What is needed →
Entries below include pictures. Output exactly the lines from the one with "Système Audio Multiroom" down to the one with "Makanan SiapSaji ANEKA", both ends included, and leave the pictures out.

Data extract →
____________________

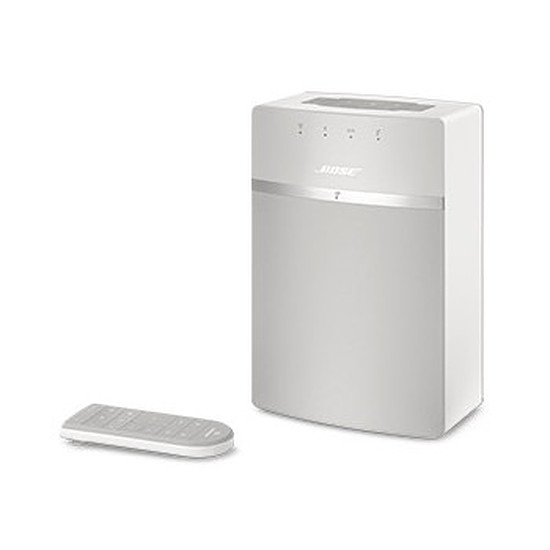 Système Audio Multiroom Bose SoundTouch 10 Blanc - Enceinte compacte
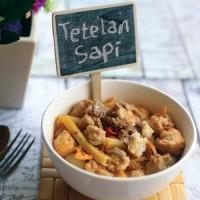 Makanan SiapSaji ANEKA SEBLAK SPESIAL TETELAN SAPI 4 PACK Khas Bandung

____________________

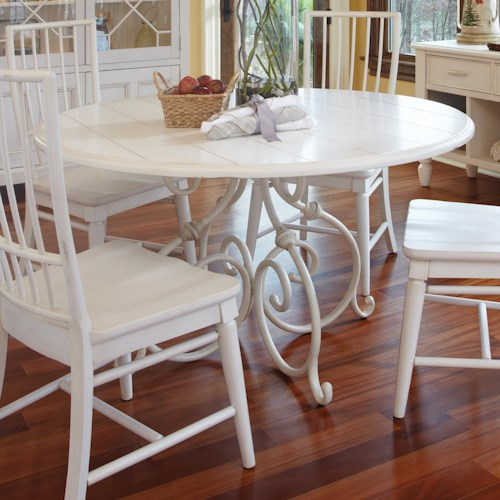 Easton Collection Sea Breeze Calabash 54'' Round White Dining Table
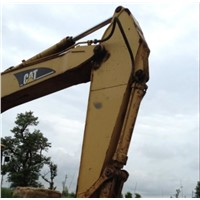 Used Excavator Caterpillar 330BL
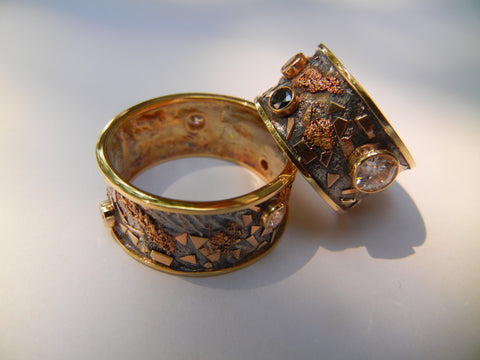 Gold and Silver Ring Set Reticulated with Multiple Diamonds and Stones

____________________

Written answer →
 Système Audio Multiroom Bose SoundTouch 10 Blanc - Enceinte compacte
 Makanan SiapSaji ANEKA SEBLAK SPESIAL TETELAN SAPI 4 PACK Khas Bandung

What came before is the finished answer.